L'une des vertus de ces signatures discrètes tient à leur disponibilité. Elles ne sont pas encore écrasées par le commentaire. Elles permettent de revenir au film lui-même, à sa façon de doser l'information, de tenir le cadre, d'organiser l'attente. Dans l'horreur, la mise en scène est souvent plus morale qu'on ne le croit. Elle décide ce qui doit être vu, ce qui doit rester hors champ, ce que le spectateur mérite de savoir trop tard. Le travail d'un réalisateur se mesure alors dans la gestion de cette dette.

Schüpbach trouve aussi sa place près du fantastique et des années 2000 ou années 2010, périodes où le cinéma indépendant a multiplié les formats courts, les productions hybrides, les récits de hantise débarrassés de leur grand appareil gothique. Le vieux château n'est plus nécessaire. Une maison ordinaire suffit. Un regard, une lampe, une conversation qui ne devrait pas avoir lieu peuvent rouvrir toute une mythologie.

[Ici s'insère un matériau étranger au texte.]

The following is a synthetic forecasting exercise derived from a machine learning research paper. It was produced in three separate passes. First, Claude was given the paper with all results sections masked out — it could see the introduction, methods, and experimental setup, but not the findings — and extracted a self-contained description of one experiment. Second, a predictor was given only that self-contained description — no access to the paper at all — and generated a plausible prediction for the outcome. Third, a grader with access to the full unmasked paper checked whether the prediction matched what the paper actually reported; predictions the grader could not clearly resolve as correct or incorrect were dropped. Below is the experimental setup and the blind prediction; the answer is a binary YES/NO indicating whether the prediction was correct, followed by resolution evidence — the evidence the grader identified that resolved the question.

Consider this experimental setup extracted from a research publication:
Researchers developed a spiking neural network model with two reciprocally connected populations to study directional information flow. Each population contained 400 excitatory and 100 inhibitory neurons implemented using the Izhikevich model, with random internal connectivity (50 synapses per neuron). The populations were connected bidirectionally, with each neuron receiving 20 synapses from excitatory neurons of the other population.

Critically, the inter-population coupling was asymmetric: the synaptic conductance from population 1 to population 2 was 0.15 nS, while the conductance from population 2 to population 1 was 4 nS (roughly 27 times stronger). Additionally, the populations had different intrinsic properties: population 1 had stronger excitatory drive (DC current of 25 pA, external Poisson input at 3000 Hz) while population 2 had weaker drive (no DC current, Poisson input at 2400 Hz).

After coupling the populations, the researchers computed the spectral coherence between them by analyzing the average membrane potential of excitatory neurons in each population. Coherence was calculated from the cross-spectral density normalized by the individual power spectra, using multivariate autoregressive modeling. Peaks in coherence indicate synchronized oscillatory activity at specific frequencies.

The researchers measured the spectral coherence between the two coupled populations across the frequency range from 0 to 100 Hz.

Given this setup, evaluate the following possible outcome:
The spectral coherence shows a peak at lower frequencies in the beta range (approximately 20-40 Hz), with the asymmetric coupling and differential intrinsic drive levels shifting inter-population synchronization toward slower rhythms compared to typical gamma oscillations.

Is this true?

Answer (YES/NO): NO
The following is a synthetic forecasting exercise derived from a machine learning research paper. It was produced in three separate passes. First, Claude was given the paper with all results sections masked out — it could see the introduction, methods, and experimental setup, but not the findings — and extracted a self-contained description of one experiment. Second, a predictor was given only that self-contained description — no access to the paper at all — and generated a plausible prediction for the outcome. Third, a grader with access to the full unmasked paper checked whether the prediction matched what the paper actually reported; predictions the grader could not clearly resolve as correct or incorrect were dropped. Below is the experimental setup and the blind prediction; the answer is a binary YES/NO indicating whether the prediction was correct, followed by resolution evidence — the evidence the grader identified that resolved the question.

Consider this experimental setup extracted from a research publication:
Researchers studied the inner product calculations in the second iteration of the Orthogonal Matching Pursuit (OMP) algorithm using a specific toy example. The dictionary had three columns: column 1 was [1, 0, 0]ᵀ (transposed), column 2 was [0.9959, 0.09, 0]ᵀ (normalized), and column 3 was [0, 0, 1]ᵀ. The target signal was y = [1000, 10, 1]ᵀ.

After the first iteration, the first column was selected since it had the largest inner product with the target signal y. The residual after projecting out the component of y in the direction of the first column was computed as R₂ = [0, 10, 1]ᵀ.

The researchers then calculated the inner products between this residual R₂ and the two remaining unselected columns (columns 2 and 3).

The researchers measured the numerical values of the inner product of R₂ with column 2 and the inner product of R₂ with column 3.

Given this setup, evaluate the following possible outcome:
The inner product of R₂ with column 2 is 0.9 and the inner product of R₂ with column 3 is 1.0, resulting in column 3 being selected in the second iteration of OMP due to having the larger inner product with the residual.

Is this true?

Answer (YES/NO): YES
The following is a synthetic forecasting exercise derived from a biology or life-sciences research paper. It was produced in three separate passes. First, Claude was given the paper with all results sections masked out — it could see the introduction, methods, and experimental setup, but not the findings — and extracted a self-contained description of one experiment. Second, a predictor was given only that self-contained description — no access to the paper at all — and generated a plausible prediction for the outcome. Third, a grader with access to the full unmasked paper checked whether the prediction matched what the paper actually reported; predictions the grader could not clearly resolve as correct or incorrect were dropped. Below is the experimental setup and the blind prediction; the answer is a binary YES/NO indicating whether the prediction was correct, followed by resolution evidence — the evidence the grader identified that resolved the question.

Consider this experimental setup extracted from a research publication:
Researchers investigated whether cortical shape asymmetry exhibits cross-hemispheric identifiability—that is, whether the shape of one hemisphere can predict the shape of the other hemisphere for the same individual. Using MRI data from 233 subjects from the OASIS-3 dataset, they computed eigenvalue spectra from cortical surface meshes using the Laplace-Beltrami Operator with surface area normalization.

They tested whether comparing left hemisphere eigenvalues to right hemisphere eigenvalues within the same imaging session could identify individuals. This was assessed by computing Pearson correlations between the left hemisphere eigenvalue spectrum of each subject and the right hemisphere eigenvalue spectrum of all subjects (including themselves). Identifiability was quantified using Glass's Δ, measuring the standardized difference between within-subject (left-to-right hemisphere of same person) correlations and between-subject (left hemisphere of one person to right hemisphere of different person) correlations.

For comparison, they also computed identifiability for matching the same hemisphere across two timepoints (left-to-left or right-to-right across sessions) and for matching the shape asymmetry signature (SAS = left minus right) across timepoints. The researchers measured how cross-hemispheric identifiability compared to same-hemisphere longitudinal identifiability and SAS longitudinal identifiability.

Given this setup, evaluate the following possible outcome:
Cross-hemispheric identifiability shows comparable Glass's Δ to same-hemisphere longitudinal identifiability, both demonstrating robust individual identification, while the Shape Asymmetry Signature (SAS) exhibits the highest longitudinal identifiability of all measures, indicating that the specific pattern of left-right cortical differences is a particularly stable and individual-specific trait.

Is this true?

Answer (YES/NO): NO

Ce qui importe, au fond, c'est la manière dont Matthias Schüpbach rappelle une vérité élémentaire du genre: la peur a besoin de noms connus, mais elle n'en dépend pas. Elle circule par des artisans, des crédits singuliers, des oeuvres parfois peu visibles qui ajoutent leur grain à la nuit commune. Dans un catalogue comme CaSTV, son nom fonctionne comme une invitation à quitter la carte principale pour suivre un sentier plus mince. Ce sentier peut mener à un film, à une humeur, à une chambre mentale. C'est souvent là que l'horreur respire le mieux.